The Kid had convinced Darby to buy the cell phone, had come up with an entire system for its usage. Darby hadn’t wanted to leave The Kid alone in the house when he went out on night jobs, but The Kid didn’t want to stay with anyone else, so one evening, nine or ten months before, The Kid laid his cell phone plan out for Darby on the front porch. The plan took up an entire two-page spread in his notebook—diagrams, arrows, the whole nine yards. Darby would buy a phone and subscribe to one of the monthly calling plans The Kid saw advertised during the late-night talk shows. The Kid would be the only person with the phone number. If there were any problems at night while Darby was at work, The Kid would call Darby and relay a series of dot-dash-dot bleeps using the keypad of the kitchen phone. Morse Code. Bob had bought The Kid a book on Morse Code for his birthday that year, and this had sparked his whole idea. In his notebook, he’d copied over a few phrases he thought he’d be using in his transmissions to Darby:
Help, Come at once. What is your position? Calling for assistance. S.O.S.

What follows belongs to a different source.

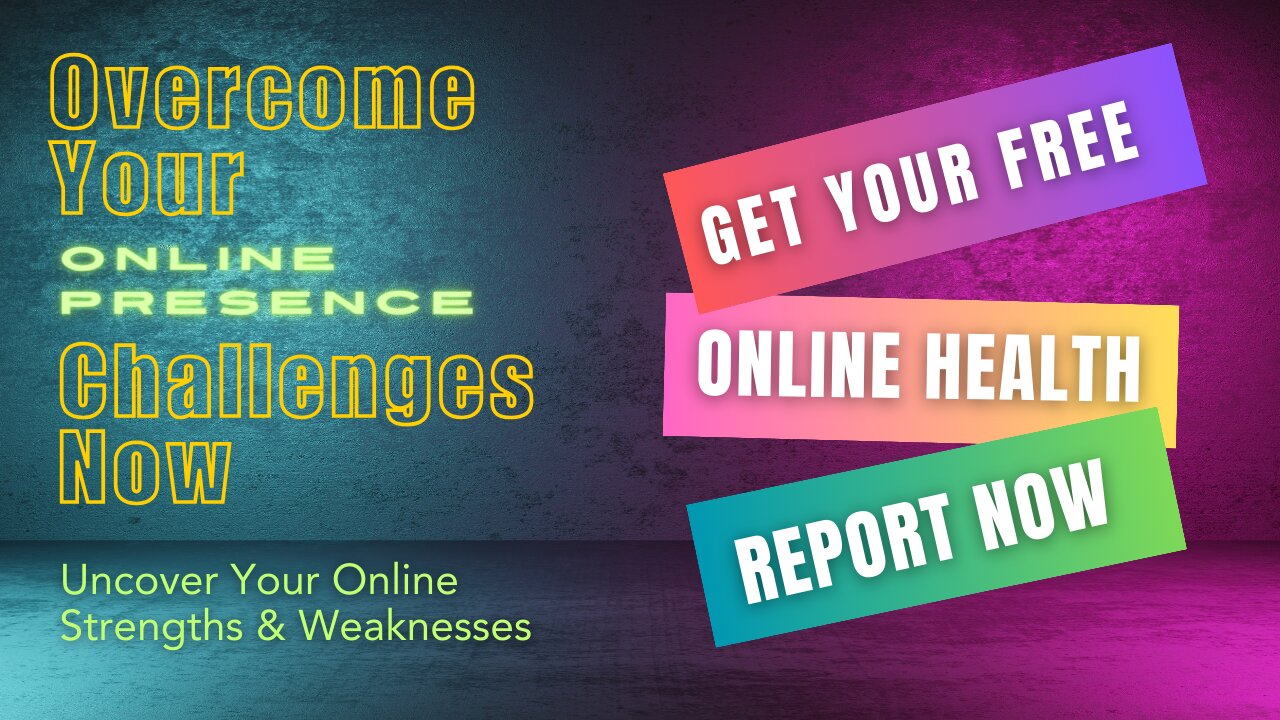 Overcome Your Online Presence Challenges Now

Darby stood in the middle of the garage, scanning the cement floor. No sign of the phone or the holster.

“Here you go,
jefe
.” Bob handed Molina the paperwork from the cleanup. He turned up the volume on the TV, pulled a three-ring binder down from the shelf above the set, slid the
Before
and
After
photos into a plastic sheet at the back. These were the sales binders, the case study binders. Molina would sit in his office with potential clients, property managers and county administrators and representatives of hotel chains, and take them on a tour through the binders, a pictorial history of Everclean cleanups, selling them of the need to plan for the unthinkable. He showed them the Polaroids of how the rooms looked before the techs got to work and waited as they flinched, as they turned their heads or covered their mouths, as their faces blanched, as their lunches rose. He always made sure they’d eaten well before they sat with the binders, a rich and heavy meal on the company credit card, a visceral reminder of how unequipped they’d be to deal with something like this. When he was sure he had their attention, he showed them the next set of pictures, the
After
photos, the disappearing act, the rooms good as new. That was how clients were acquired, contracts were signed. An ad in the yellow pages, word-of-mouth from cops and EMTs, a binder full of Polaroids.